REPUTATION QUOTES III

quotations about reputation

Makin' mistakes ain't a crime, you know. What's the use of having a reputation if you can't ruin it every now and then?

SIMONE ELKELES

Perfect Chemistry


Reputation hangs a man.

ARIAS

attributed, Day's Collacon


The gaining of reputation is but the revealing of our virtue and worth to the best advantage.

JOSEPH HAYDN

attributed, Day's Collacon


It takes little or nothing to undo reputations, the merest trifle makes and remakes them, it is simply a question of finding the best means of engaging the confidence or interest of those who are to become one's unsuspecting echoes or accomplices.

JOSÉ SARAMAGO

Baltasar and Blimunda

Tags: José Saramago


Would you be esteemed? Live with persons that are estimable.

MARQUISE DE LAMBERT

An Essay on Friendship


The art of being able to make a good use of moderate abilities wins esteem and often confers more reputation than real merit.

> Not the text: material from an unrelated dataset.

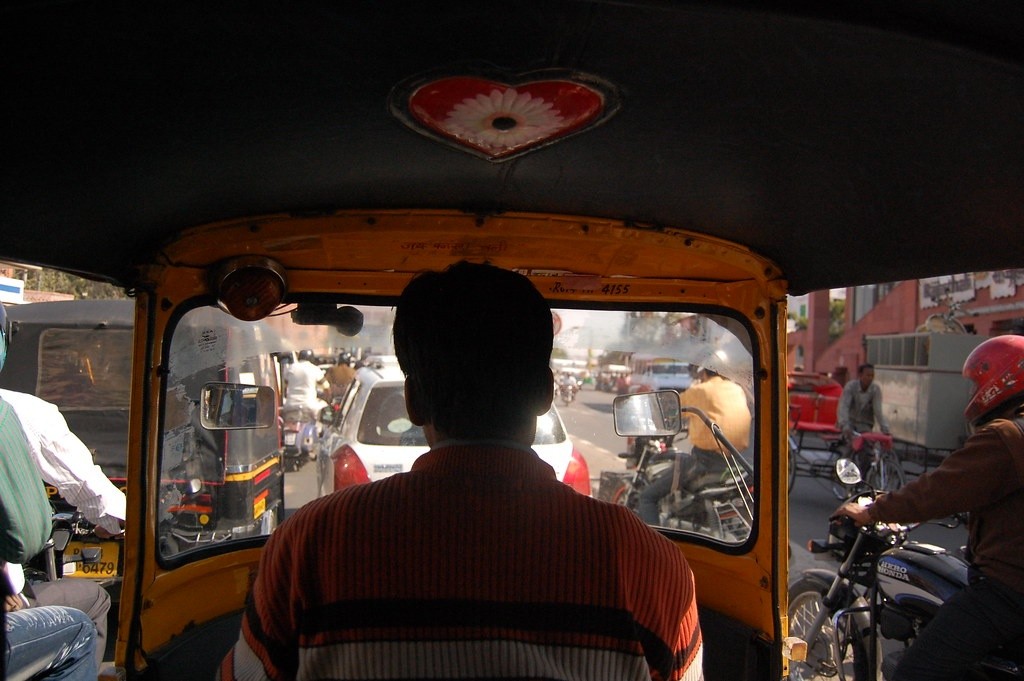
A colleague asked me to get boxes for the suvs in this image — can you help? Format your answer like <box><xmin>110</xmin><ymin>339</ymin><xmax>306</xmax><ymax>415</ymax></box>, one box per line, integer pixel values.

FRANÇOIS DE LA ROCHEFOUCAULD

Reflections; or Sentences and Moral Maxims

Tags: La Rochefoucauld


The purest treasure mortal times afford
Is spotless reputation; that away,
Men are but gilded loam or painted clay.

WILLIAM SHAKESPEARE

Richard II

Tags: William Shakespeare


There are some wounds given to reputation that are like the wounds of an envenomed arrow; where we irritate and enlarge the orifice while we extract the bearded weapon; yet cannot the cure be completed otherwise.

WILLIAM SHENSTONE

Essays on Men and Manners


It is not so easy to obtain a reputation by a perfect work as to enhance the value of an indifferent one by a reputation already acquired.

JEAN DE LA BRUYÈRE

"Of Works of the Mind", Les Caractères

Tags: Jean de La Bruyère


Reputation and character may be in harmony, but they frequently are as opposite as light and darkness. Many a scoundrel has had a reputation for nobility.

A. R. CALHOON

How to Get On in the World


A man can get a reputation from very small things.

SOPHOCLES

fragment, Inachus

Tags: Sophocles


Reputation is the social distillation of other people's opinion.

TOM SLEE

What's Yours Is Mine


Reputation with the people depends upon chance, unless they are guided by those above them. They are but the keepers, as it were, of the lottery which fortune sets up for renown; upon which fame is bound to attend with her trumpet, and sound when men draw the prizes.

JOHN DENNIS

attributed, Day's Collacon


Reputation is nice and precious; like coin, it is kept bright by use; and yet, too much use wears it away; when worn, its value is lessened; when tarnished, its lustre is with difficulty restored; very brilliant reputations always lose a portion of their brilliancy.

GAETANO MELZI

attributed, Day's Collacon


How commonly are characters dissected, with apparently the only object of displaying the power of malignant acumen possessed by the operator, as though another's reputation were made for no other purpose than the gratification of the meanest and most unlovely attributes of the human heart!

FRANCIS WAYLAND

The Elements of Moral Science


I have offended reputation,
A most unnoble swerving.

WILLIAM SHAKESPEARE

Antony and Cleopatra

Tags: William Shakespeare


Knowing how important reputation is, we are also concerned to establish, maintain, or shore up our own reputations, because that will affect whether others trust us and, therefore, whether they are willing to enter into exchanges with us.

ROSEMARY L. HOPCROFT

Sociology: A Biosocial Introduction


The blaze of a reputation cannot be blown out, but it often dies in the socket.

SAMUEL JOHNSON

letter to Mrs. Thrale, May 1, 1780

Tags: Samuel Johnson


The easiest way to get a reputation is to go outside the fold, shout around for a few years as a violent atheist or a dangerous radical, and then crawl back to the shelter.

F. SCOTT FITZGERALD

Notebooks

Tags: F. Scott Fitzgerald


Be studious to preserve your reputation; if that be once lost, you are like a cancelled writing, of no value, and at best you do but survive your own funeral.